Set up a regular feeding schedule for your puppy. A program determines what goes into and what comes out of a puppy. Puppies may need to be fed twice or three times per day, depending on their age. Your puppy will be more likely to go potty at regular intervals if you provide them at the exact times every day, making potty training easier for both of you.
Pick a Phrase
Use a word or phrase that you will use moving forward to communicate the behavior with your puppy, such as “go potty” or “do your business.” Choose a phrase that you won’t probably use in other contexts. Install that word or phrase so your dog associates it with the intended action the moment he or she goes.
Timing is important. They probably won’t connect the word’s meaning to what you’re saying if you keep repeating it to them when they’re not going potty. Therefore, check to see if they have just begun to go or, with practice, when they are about to go (this gets easier once you can read their cues that they are about to pee or poop). Only use the word once.
Remove their water bowl around two and a half hours before bedtime to lessen the likelihood that your puppy will need to go potty during the night. Most puppies can sleep for about seven hours without getting up to use the bathroom.
If your puppy does wake you up in the middle of the night, don’t make a big deal; otherwise, they might assume it’s time to play and refuse to go back to sleep. Please don’t talk to or play with your puppy; turn off as many lights as possible, take them outside to go potty, and then put them back to bed.
Crate Train Your Puppy
Most trainers concur that a crate is a crucial tool for potty training. Potty training your puppy, and training in general, can be significantly aided by confining your puppy to their area. Because a dog usually doesn’t want to soil a place where they spend time living and sleeping, a crate will help your puppy learn to “hold it.” The crate must be an appropriate size.

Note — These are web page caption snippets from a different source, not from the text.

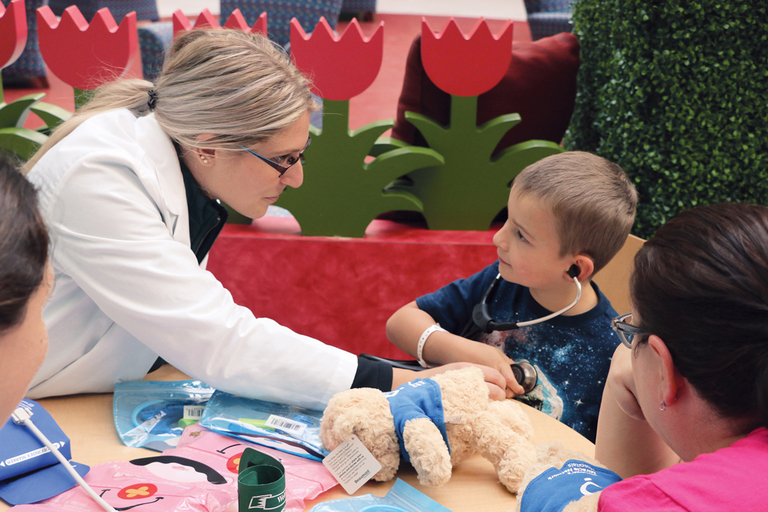 Second-year medical student Alyssa Heintschelassists a pediatric patient with a stethoscope in the care of a teddy bear.
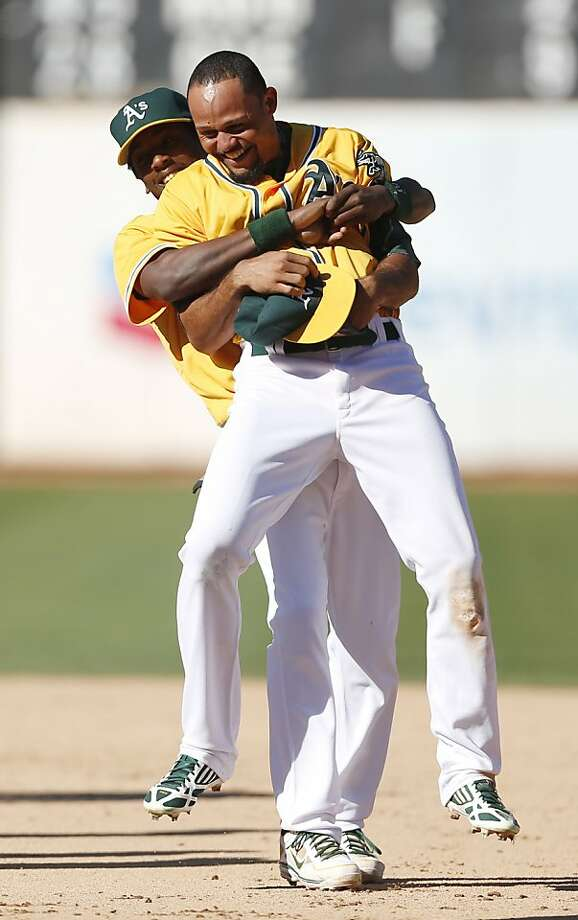 Utilityman Jemile Weeks greets center fielder Coco Crisp with a big hug after the A's clinched the division title Sunday. Photo: Beck Diefenbach, Associated Press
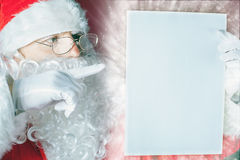 Santa Claus holding a wishlist, white letter or paper. Royalty Free Stock Photography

Crates should be big enough for your dog to sit, lie down, and turn around comfortably but not so big that they can turn a portion into a bathroom. When a puppy is small, it is best to use a crate with a divider that can be adjusted because the puppy will soon become larger.
Ensure your puppy spends enough time inside the crate to feel at home. Your dog must associate the crate with positive experiences, including being secure and content. Be sure the crate is not used as punishment.
Should You Use Puppy Pee Pads?
Even though trainers advise against them, some dog owners use puppy pee pads or paper out of convenience or because they think their puppies can’t go outside before or during immunizations.
Pee pads essentially teach your dog to relieve himself inside your home. Many dog owners begin using pads, hoping that doing so will be the first step in teaching their dogs to relieve themselves outside. Rarely does this work. Most of the time, it simply prolongs and complicates the process of potty training.
When you train your puppy to use the bathroom indoors by teaching them to use the pee pad, they may never learn to go outside.
Additional drawbacks to pee pads include that they add to the cost, it’s unhygienic to have poop and pee in your home, and many dogs enjoy chewing on them. Pee pads are a solution if you or your dog has mobility issues and finds it challenging to go outside.
The best place for potty training is outside, where your pup will also benefit from valuable mental stimulation and opportunities to be social.
It’s never too late to potty train any dog. However, as soon as you bring your puppy home, begin potty training as quickly as possible. The ideal time to start potty training puppies is between 12 and 16 weeks of age. Most puppies are capable of effective potty training by this age and have adequate bladder and bowel control.